Climate a Bigger Challenge Than Recession, China Says
By John Duce
Oct. 7 (Bloomberg) -- China, the world’s biggest polluter, said climate change is a challenge that it shares with the world and is a more formidable one than the global recession.
The world’s third-largest economy is committed to helping fight climate change and has taken “responsible” steps, Vice Minister of Science and Technology Liu Yanhua said at a conference in Hong Kong today, reiterating the stance of President Hu Jintao.
Industrialized economies such as the U.S. and developing countries led by China are deadlocked on how much rich nations should help poor ones deal with climate change and how much wealthy countries should cut emissions. President Hu said last month China will cut emissions in proportion to economic growth, without giving specific targets or goals.

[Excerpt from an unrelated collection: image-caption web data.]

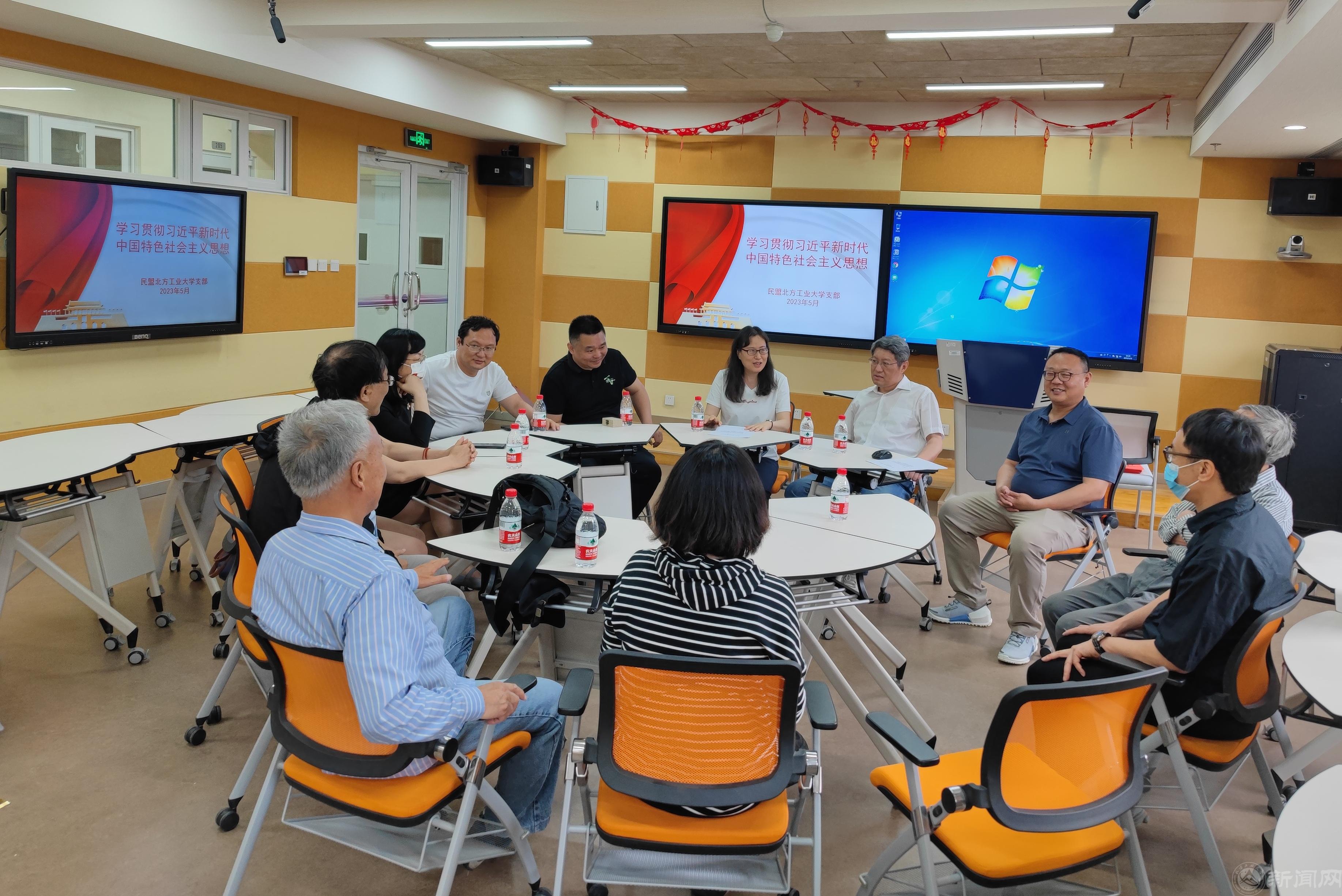 民盟美加墨世界杯官方网站支部开展“学习中共二十大,书写家国情怀”主题教育活动2.jpg 民盟美加墨世界杯官方网站支部开展“学习中共二十大,书写家国情怀”主题教育活动2.jpg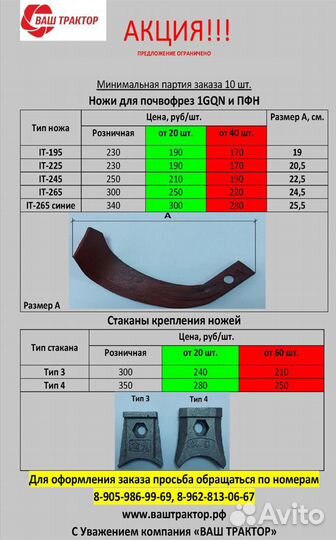 Культиватор ВАШ ТРАКТОР ОК-3, 2023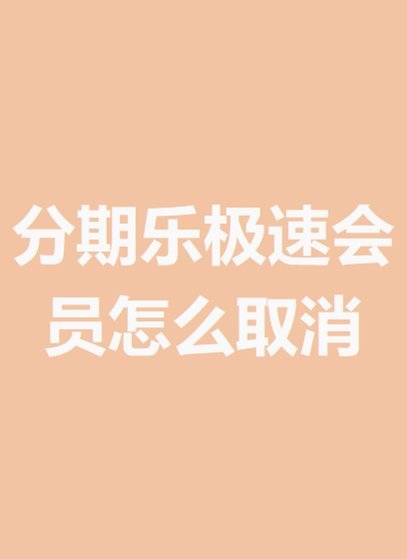分期乐账户怎么注销？这几步别走错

“High-ranking members of the government are now publicly saying before the Copenhagen climate-change summit what China is doing to tackle the problem and that it’s prepared to do more,” Yang Ailun, a spokeswoman at environmental group Greenpeace, said by phone from Beijing. “The aim is also to put pressure on countries like the U.S. to make greater commitments to reduce emissions and to counter arguments China’s not doing enough.”
China is among more than 190 nations set to gather in Copenhagen starting Dec. 7 for the final round of talks on a climate accord to replace the Kyoto Protocol, expiring in 2012. The Chinese government has ruled out accepting binding caps on emissions, saying it will tackle climate change by increasing the use of cleaner forms of power and by reducing energy use.
Curbing Emissions
Developed nations should share carbon-reducing technologies with poorer countries to help them cut emissions, Liu said today. He also said developed countries should take the lead in committing to binding emission caps.
India and China would have to “respond very positively” if rich nations such as the U.S. agreed to a goal of cutting emissions by 40 percent from 1990 levels by 2020, India’s environment minister, Jairam Ramesh, said on Aug. 25 in an interview in Beijing where he had met with Xie Zhenhua, China’s top climate-change negotiator.
Meeting India’s negotiating stance would entail an overhaul of climate-change laws in developed countries. In the U.S., legislation passed by the House sets the goal of a 17 percent reduction from 2005 levels by 2020.
Access to Technology
Emerging economies including India have said they need access to funds and technologies such as wind turbines to meet emission curbs and sustain growth.
China is lagging at least 10 years behind the West in the development of energy reduction- and clean electricity- production technology, and richer countries should transfer this know-how to developing nations, said Wang Xiaokang, president of the state-controlled China Energy Conservation Investment Corp., which advises companies on emission and pollution reduction.
China has submitted a plan to develop alternative forms of energy such as wind and nuclear to the Cabinet for approval and may announce the proposal before the Copenhagen talks, Zhou Fengqi, an adviser to the energy research institute at the National Development and Reform Commission, said on Sept. 21.
The New-Energy Development Plan is pending final approval from the State Council, or Cabinet, and will include some revised “bigger and bolder” goals to develop new types of energy, Zhou said.